▸ Set task A
Translate this sentence from the Siem Reap travel text below into Spanish: "A one-way ticket from those cities is about $7 per person and can take 3-7 hours, depending on your location."
▸ Set task B
Reproduce the Siem Reap travel text below word for word from "How to get there" to "little more money.".
Start of Document passage
Siem Reap, Cambodia is home to many spectacular temples and attractions that would take at least several days to visit them all. But you only have one or two days for your visit, where do you go and how would you get there? Fortunately, even for the shortest of trips, you can still get a full experience of what the city has to offer and we can offer a few tips to guide you.
How to get there
The quickest way to get to Siem Reap is by plane, but if you’re staying in cities like Phnom Penh, Battambang or even Pursat (where we were placed for our volunteering), the most economical method is by bus. A one-way ticket from those cities is about $7 per person and can take 3-7 hours, depending on your location. Giant Ibis is a well-known bus company with its fleet offering WiFi, air-conditioning, outlets for charging your devices, even overnight bus rides, and great customer service. You can also take a private bus or taxi rides, but they may run you a little more money.
Getting around the city
The most economical and fun way to get around is by tuk-tuk, which is an auto rickshaw. For 3-4 people, you can get a tuk-tuk to take you throughout Siem Reap and visit the temples for $15-20 for an entire day (but I suggest giving a really nice tip if they take care of you since many drivers barely make enough to support their families). We had a really great driver named Kent that picked us up from our hotel, drove us to various temples while giving us their historical context, helped us arrange bus rides and dropped us off at several other destinations. If you have a higher budget, you can opt for something more comfortable like a private taxi or bus.
End of Document passage
Start of Data extract
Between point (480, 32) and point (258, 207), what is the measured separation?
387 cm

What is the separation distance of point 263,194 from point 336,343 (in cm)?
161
End of Data extract
▸ Task answer A
Un boleto de ida desde esas ciudades cuesta unos $7 por persona y el viaje puede durar de 3 a 7 horas, según tu ubicación.

▸ Task answer B
How to get there
The quickest way to get to Siem Reap is by plane, but if you’re staying in cities like Phnom Penh, Battambang or even Pursat (where we were placed for our volunteering), the most economical method is by bus. A one-way ticket from those cities is about $7 per person and can take 3-7 hours, depending on your location. Giant Ibis is a well-known bus company with its fleet offering WiFi, air-conditioning, outlets for charging your devices, even overnight bus rides, and great customer service. You can also take a private bus or taxi rides, but they may run you a little more money.